Decorators are easier to retrieve, if all they did was added data to one static array - all the reader would need to do is require() all the files to get the decorator data.

On the other hand, comments are also pretty safe, cause you could always use one of the AST-generating parsers to extract the comment data, and find Horizon's permission comments, perhaps recognized by a specific signature, say a "horizon-permission" tag in a new line comment:

// <horizon-permission>
// {
//  group: "users",
//  template: collection('messages').insert({from: USER.id})
// }
// </horizon-permission>

vs decorators:

class AwesomeViewModel {
  @horizonServerPermission({
    group: "users",
    template: collection('messages').insert({from: USER.id})
  })
  addMessage() {
    // message adding logic...
  }
}

Another plus of comments is that they can be easily stripped for production code (so we don't accidentally reveal the actual permissions to the users). Stripping decorators would require another build step.


Any thoughts on the rate limiting addition?

marshall007 commented 8 years ago

@niieani I've only used decorators in TypeScript, but as far as I can tell decorators/annotations are supported on classes using babel v5 and can be re-enabled under v6 with babel-plugin-transform-decorators-legacy.

niieani commented 8 years ago

@marshall007 Indeed they are supported on classes, functions and properties, however it sill requires the dev to use prototypical JS, i.e. classes. Some people simply prefer pure JS / TS. :)

deontologician commented 8 years ago

I like rate limiting idea, I opened a topic on it in the discussion board here: https://discuss.horizon.io/t/adding-rate-limiting-to-permissions/77

niieani commented 8 years ago

Continuing the permissions-in-comments idea, Horizon could simply use custom jsdoc via one of the ready-to-use parsers like: https://www.npmjs.com/package/jsdoc-parse

pkamenarsky commented 8 years ago

Forgive me if this has already been proposed, but I'm just gonna leave a note here just in case.

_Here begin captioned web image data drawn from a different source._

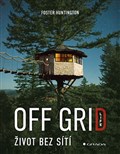 Off Grid Life - Život bez sítí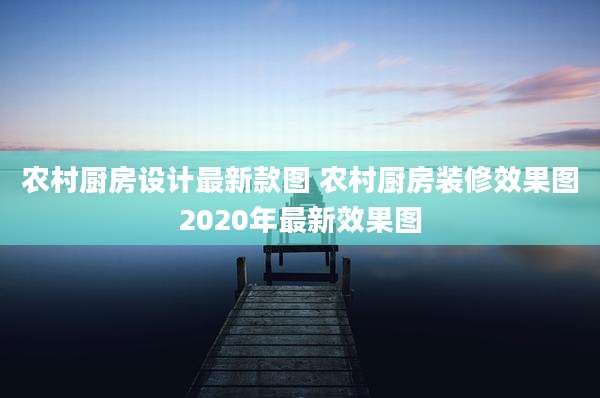 农村厨房设计最新款图 农村厨房装修效果图2020年最新效果图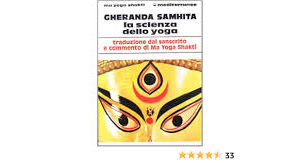 Gheranda Samhita: Yogans Vetenskap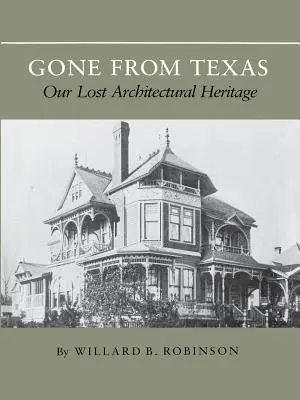 Desaparecido de Texas: Nuestro patrimonio arquitectónico perdido - Gone from Texas: Our Lost Architectural Heritage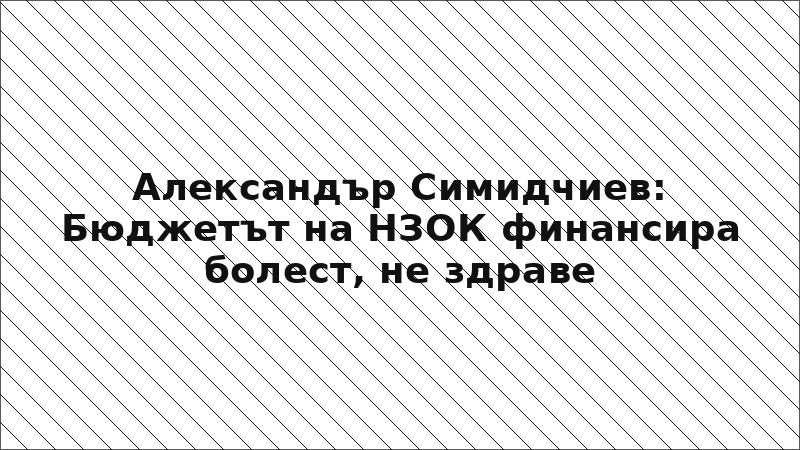 Александър Симидчиев: Бюджетът на НЗОК финансира болест, не здраве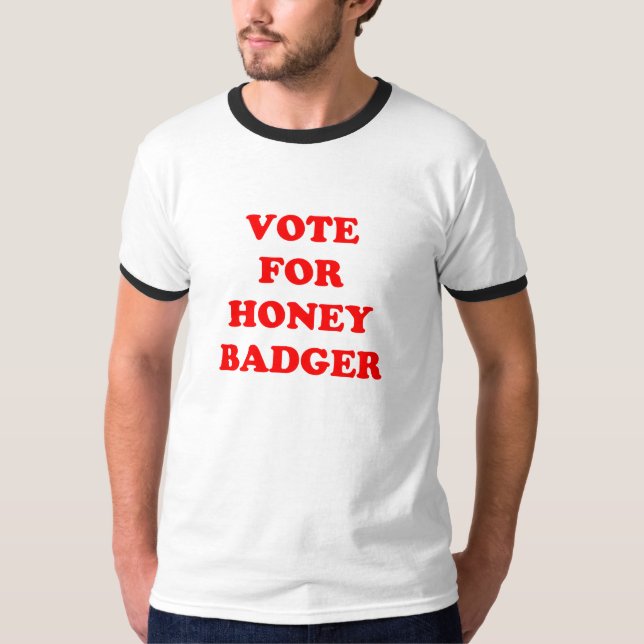 T-shirt Vote pour le blaireau de miel (Devant)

I think the most robust solution would be incorporating permission checking into the database itself. Something like:

permissions: {
    users:
      { name:
        { read: ['others'],
          write: ['self']
        },
      , role:
        { read: ['others'],
          write: ['admin']
        }
      , balance:
        { read: ['self']
        , write: ['system']
        }
      }
    }

promotions: {
  admin: ['others'],
  system: ['admin'],
  others: [],
  self: ['others']
}

admin: ['others'] means that admin can be substituted for others in the permissions table.

ReQL would then have to be extended with the ability to provide a user id, like:

table('users').insert({..}).withUser(myId)

which would reach into users[user_id].role. If no user id is provided and the query attempts to read from or write to a protected field, the query fails.